The measure would update the city’s ethics rules for the fist time in ten years and is championed by the PEC and sponsored by Councilmember Dan Kalb, but had a somewhat circuitous path to the ballot.
The commission brought a package of suggested reforms to the council back in the spring, but at the time there just wasn’t consensus among councilmembers on some of the proposed changes.
Kalb said he then worked with PEC staff, the city attorney’s office and other councilmembers to see if they could pair down the original proposal to something a majority on the council could support.
The first time the council heard the proposed measure was during an informational presentation where it became clear there weren’t the votes for putting it on the ballot, mostly over concerns that it would give the PEC authority to set the mayor’s salary and over worries about its cost, both to put it on the ballot — estimated at up to $600,000 — and to hire the additional investigator, an ongoing annual cost of about $330,000.
Kalb and the PEC agreed to remove the mayoral salary from the proposal but when it came back to the council, it lost on a 5-3 vote.
“This is hard for me, this is really, really hard for me but I also understand the challenges that are facing us in the upcoming budget cycles,” Councilmember Carroll Fife said at the time before voting “no,” referring to the city’s effort to close an estimated $177 million budget deficit.

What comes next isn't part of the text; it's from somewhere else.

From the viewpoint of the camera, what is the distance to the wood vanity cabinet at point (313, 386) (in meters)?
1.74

Ultimately, Fife brought it back to the council for reconsideration after being contacted by several constituents and former city staffers and, at its third hearing, the proposal to place Measure OO on the ballot passed with a 5-2 vote, with councilmembers Kevin Jenkins and Noel Gallo opposed and Treva Reid excused.
“I was really torn about this particular item and I’m also very aware of the current political moment that we’re in and the need for additional accountability, and I believe the PEC can offer us that support,” Fife said.
Measure OO would amend the city’s charter to:
- Prohibit PEC commissioners from being employees of local elected officials, from receiving gifts or money from local officials and from serving as an officer of a political party.
- Allow commissioners to support ballot measures related to the PEC, to appoint someone to fill a vacant PEC seat, to allow the city council or the PEC to remove a commissioner after providing notice of a hearing, allow commissioners to serve for up to one year past the end of their term if no one has been appointed to fill the seat.
- Require the PEC to set the city attorney’s and city auditor’s salary every two years.
- Prohibit lobbyists from making direct payments of more than $50 per year to local elected officials, candidates or their families.